Passage provided ▸

Abstract

Purpose To evaluate the changes in retinal nerve fiber layer (RNFL) thickness in the first 16 weeks after acute primary angle closure (APAC) using scanning laser polarimetry (SLP). Design Prospective, observational case series. Participants Thirty-seven Asian subjects with APAC. Methods For all cases, APAC had resolved after treatment, and the study was conducted during the follow-up period after the acute episode. Using the GDx Nerve Fiber Analyzer (Laser Diagnostic Technologies, San Diego, CA), the RNFL was assessed in both eyes 2 weeks after APAC, and again after 16 weeks. The SLP parameters were compared between week 2 and week 16 within affected and fellow eyes. A multiple logistic regression analysis was carried out to analyze factors likely to influence RNFL outcome. Main outcome measures Superior and inferior average RNFL thickness. Results The mean age of study subjects was 60.1±10.3 years (range, 46–91 years), and most subjects were female (68%) and Chinese (86%). In APAC eyes, the superior average RNFL thickness decreased from 63.8±13.6 μm to 61.4±11.2 μm ( P = 0.04) and the inferior average RNFL thickness decreased from 69.5±14.4 μm to 66.3±12.6 μm ( P = 0.005). There was also a decrease in inferior ratio ( P = 0.008) and ellipse modulation ( P = 0.02). In the fellow eyes, there was no difference found between week 2 and week 16 for any of the SLP parameters studied. Logistic regression analysis showed no significant association between developing a 10% reduction in either superior or inferior RNFL thickness with age, gender, history of ischemic risk factors, duration of symptoms during APAC, the level of presenting intraocular pressure (IOP), or the development of a rise in IOP between study visits. Conclusions After an episode of APAC, superior and inferior average RNFL thickness was found to decrease significantly from week 2 to week 16.

[Saved data entries]
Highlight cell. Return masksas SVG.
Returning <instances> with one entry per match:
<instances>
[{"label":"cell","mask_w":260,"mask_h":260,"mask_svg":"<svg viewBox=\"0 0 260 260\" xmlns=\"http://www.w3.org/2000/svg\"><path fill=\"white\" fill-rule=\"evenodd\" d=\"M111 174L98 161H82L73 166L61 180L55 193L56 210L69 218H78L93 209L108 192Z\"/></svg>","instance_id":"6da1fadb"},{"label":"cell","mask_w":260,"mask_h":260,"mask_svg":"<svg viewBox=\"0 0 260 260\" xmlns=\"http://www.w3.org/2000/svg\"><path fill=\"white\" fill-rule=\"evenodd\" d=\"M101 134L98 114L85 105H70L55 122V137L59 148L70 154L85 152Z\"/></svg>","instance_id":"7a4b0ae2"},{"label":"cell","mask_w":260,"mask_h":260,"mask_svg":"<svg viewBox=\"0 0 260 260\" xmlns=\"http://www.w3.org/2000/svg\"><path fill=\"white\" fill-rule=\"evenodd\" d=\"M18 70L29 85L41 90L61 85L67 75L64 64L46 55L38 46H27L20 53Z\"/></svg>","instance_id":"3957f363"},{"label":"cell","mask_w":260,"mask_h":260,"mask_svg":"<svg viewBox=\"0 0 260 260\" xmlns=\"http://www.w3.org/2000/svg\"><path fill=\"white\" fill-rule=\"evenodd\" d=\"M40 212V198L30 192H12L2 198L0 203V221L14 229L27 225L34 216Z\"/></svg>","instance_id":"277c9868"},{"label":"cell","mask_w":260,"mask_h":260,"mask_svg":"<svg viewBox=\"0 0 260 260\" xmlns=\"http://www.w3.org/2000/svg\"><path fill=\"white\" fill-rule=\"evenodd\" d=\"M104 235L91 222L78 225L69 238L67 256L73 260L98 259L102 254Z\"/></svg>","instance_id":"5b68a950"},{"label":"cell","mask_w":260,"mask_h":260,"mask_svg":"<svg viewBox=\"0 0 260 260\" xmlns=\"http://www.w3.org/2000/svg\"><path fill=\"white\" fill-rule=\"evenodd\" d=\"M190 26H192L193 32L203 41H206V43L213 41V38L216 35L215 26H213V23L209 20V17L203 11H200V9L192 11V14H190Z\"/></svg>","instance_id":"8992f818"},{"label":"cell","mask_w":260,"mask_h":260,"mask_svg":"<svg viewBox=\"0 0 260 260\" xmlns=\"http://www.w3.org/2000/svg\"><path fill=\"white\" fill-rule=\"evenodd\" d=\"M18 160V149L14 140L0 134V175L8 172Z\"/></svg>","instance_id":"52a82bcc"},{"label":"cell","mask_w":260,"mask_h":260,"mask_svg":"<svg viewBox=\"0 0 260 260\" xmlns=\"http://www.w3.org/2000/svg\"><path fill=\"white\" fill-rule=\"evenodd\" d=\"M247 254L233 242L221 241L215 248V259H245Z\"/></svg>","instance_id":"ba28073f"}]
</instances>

Task statement ▸ According to the abstract, what instrument was used to assess the retinal nerve fiber layer?

Output of the task ▸ The GDx Nerve Fiber Analyzer (Laser Diagnostic Technologies, San Diego, CA).